I'm not someone who cries easily! But here I was, alone in my room at 3am, crying! I didn't know what was going on, until I remembered my prayer from the previous night. "This is crazy!" I thought. "Is God really speaking to me this way?" But I kept on crying and couldn't stop. It must've gone on for 20 minutes. During that time, I finally relented, and made a decision that would change my life. I said "Yes" to God.
I prayed, though I didn't really know what to pray for. As best as I can remember, I prayed for forgiveness for my many sins, thanked God for coming near, and asked Him to never leave. And He still hasn't to this day, despite all my missteps and failings along the way.
When I woke up the next day, I stared out my window for a long time, and wondered what would happen in my life. I have sometimes struggled with questions about my faith since then, but I haven't doubted that something powerful has happened. Not everyone will have an experience like this, and my decision wasn't based only on this emotional experience. This event just helped make my faith sufficient to overcome my fear.

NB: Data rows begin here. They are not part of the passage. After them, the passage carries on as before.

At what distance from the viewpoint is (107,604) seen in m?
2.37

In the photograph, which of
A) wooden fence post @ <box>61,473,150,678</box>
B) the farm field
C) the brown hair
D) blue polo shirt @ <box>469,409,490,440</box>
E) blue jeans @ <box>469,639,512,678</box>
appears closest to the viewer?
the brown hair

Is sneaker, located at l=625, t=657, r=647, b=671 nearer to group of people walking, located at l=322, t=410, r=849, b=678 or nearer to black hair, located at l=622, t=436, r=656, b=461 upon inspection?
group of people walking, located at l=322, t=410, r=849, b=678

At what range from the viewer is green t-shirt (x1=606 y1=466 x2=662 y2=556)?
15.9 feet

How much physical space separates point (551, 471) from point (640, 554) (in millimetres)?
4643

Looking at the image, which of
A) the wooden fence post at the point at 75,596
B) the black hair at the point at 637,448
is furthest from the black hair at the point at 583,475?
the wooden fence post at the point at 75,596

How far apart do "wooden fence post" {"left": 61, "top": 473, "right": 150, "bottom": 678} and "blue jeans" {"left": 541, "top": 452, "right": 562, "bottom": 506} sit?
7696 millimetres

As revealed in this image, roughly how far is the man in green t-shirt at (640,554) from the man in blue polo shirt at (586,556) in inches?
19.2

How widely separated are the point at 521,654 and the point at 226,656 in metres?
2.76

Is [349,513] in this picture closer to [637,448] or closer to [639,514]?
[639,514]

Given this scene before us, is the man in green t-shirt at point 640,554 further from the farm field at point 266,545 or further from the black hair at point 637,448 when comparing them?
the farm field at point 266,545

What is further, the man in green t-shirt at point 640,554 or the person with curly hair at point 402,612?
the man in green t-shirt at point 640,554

I follow God: I follow Jesus
Upon further reflection, God chose to speak to me in exactly the way that I needed, at the perfect time. God may not always work on our timetable, but His timing is always perfect. And His promises to us always come true. One of those promises is that if you seek Him, you will find Him (Matthew 7:7-8). It is today my humble prayer that you will know God via His only begotten Son, Jesus Christ, and thereby know the intense and life-changing love that God has waiting for you. My road to faith, and since, has not always been easy. But I have never been sorry that I asked God to come near, and He did. In fact, God came nearer than anyone ever expected. He came to us in person, in Jesus.